DEMARCHE : Évaluation concertée
La démarche proposée consistait tout d'abord à
replacer le positionnement des équipements dans le contexte
historique de l'éducation population et des politiques
culturelles de démocratisation de la culture. Ce cadre
de référence :
- fournissant d'importants points d'appui pour la formulation
de critères d'évaluation de la réalité
du fonctionnement et des activités des équipements
socio-culturels à étudier ;
- permettant de dédramatiser les diverses situations en
les replaçant dans les logiques historiques et sociologiques
qui contribuent à expliquer les difficultés rencontrées
;
- garantissant une meilleure pertinence des préconisations
finales et une mise en uvre de dispositifs d'évaluation
permanente des résultats.
La méthodologie de travail comprendra trois phases :
1) Délimitation des objectifs
La mise au point d'un document de référence avec
la ville commanditaire permettra d'expliciter correctement la
mission aux responsables des équipements concernés,
puis de les informer dans le cadre d'une première étape
de concertation.
2) Audit des équipements
L'évaluation des actions conduites ainsi que des capacités
techniques, financières et humaines des équipements
se fera selon une double approche, interne (point de vue des structures)
et externe (point de vue de la municipalité), permettant
de comparer et combiner les diverses représentations.
De même, seront croisées des analyses sur les publics
des équipements avec des données socio-démographique
sur la population, afin de mettre évidence le degré
d'adaptation des activités proposées aux publics
visés.
Une étude des comptes sur trois ans permettant de déceler
les choix d'orientation budgétaire permettront de placer
face à face les moyens et les objectifs.
========
Tâche à réaliser
Traduisez en anglais cette phrase du texte sur l'évaluation concertée : « L'évaluation des actions conduites ainsi que des capacités techniques, financières et humaines des équipements se fera selon une double approche, interne (point de vue des structures) et externe (point de vue de la municipalité), permettant de comparer et combiner les diverses représentations. »

Données fournies
========
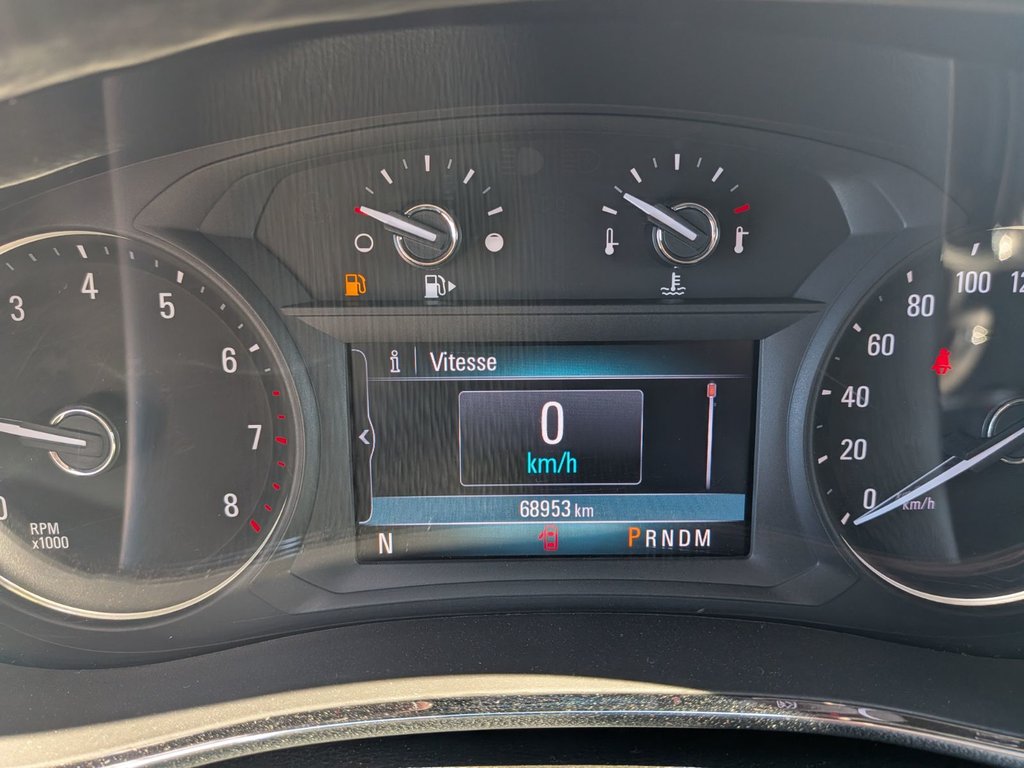 Buick Encore Preferred 2019 à Chandler, Québec - 10 - w1024h768px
========
Tâche accomplie
The assessment of the actions carried out, as well as of the technical, financial and human capacities of the facilities, will follow a twofold approach, internal (the point of view of the organizations) and external (the point of view of the municipality), making it possible to compare and combine the various representations.